7: Co-production? We do community participation

Experiences and perspectives in the context of the COVID-19 crisis from Latin America

In this chapter, we draw on examples from São Paulo (Brazil) and Santiago (Chile) to explore how, in the context of the current pandemic of COVID-19, grassroots community mobilisation interacted with public health authorities and the State more broadly. For this, we consider the experiences of social movements trying to meet vulnerable communities’ needs in both countries. In the discussion, we argue that, even in contexts of widespread mistrust and abandonment by authorities, the institutionalised forms of interaction between communities and public health services was critical for shaping the nature of grassroots social action and its collaboration with the State. We also discuss how the interaction between the pandemic and co-occurring sociopolitical processes in both countries is reshaping – again – the meanings of community participation.

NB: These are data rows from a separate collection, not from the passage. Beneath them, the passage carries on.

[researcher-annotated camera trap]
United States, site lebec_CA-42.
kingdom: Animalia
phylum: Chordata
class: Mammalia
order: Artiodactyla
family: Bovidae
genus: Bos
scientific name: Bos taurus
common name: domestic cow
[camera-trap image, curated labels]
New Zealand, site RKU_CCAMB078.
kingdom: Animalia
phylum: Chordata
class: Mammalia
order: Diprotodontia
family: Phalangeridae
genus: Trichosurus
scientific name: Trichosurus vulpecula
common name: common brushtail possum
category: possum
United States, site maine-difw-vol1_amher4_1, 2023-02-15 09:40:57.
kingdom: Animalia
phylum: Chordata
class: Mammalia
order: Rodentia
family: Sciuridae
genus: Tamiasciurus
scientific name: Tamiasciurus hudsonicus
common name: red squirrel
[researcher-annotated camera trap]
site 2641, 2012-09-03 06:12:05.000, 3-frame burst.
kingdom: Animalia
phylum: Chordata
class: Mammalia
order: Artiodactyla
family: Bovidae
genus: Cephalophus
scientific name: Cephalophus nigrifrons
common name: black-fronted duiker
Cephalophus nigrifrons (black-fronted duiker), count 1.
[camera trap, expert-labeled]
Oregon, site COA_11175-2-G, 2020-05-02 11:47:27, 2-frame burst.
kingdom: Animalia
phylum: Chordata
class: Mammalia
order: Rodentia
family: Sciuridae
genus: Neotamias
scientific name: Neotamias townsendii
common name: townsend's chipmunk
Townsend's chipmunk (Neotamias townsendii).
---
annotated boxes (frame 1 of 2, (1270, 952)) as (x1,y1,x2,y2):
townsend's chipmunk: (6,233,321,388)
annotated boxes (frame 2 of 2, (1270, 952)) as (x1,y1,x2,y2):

On 26 February, the first case of COVID-19 was confirmed in São Paulo, Brazil. In the following months, the virus spread throughout the main cities of the country and elsewhere in the Latin American region. Brazil has one of the largest universal health systems globally, operating in a decentralised way, with primary care at ground level, particularly in large and medium-sized cities (Mendonça et al, 2018). The large contingent of workers and the substantial network of basic health units seemed well equipped for track and tracing actions, redirecting cases to specialised treatment, and guiding the general population in adopting protective measures and behaviours (Coelho et al, 2020a).

Unfortunately, this is not what happened. At the time of the pandemic’s arrival, the country’s president denied the virus’s existence and dismantled structures for national monitoring of the evolution of the number of cases, encouraging agglomerations and the use of medicines without proven efficacy, and relativising the need for protective equipment.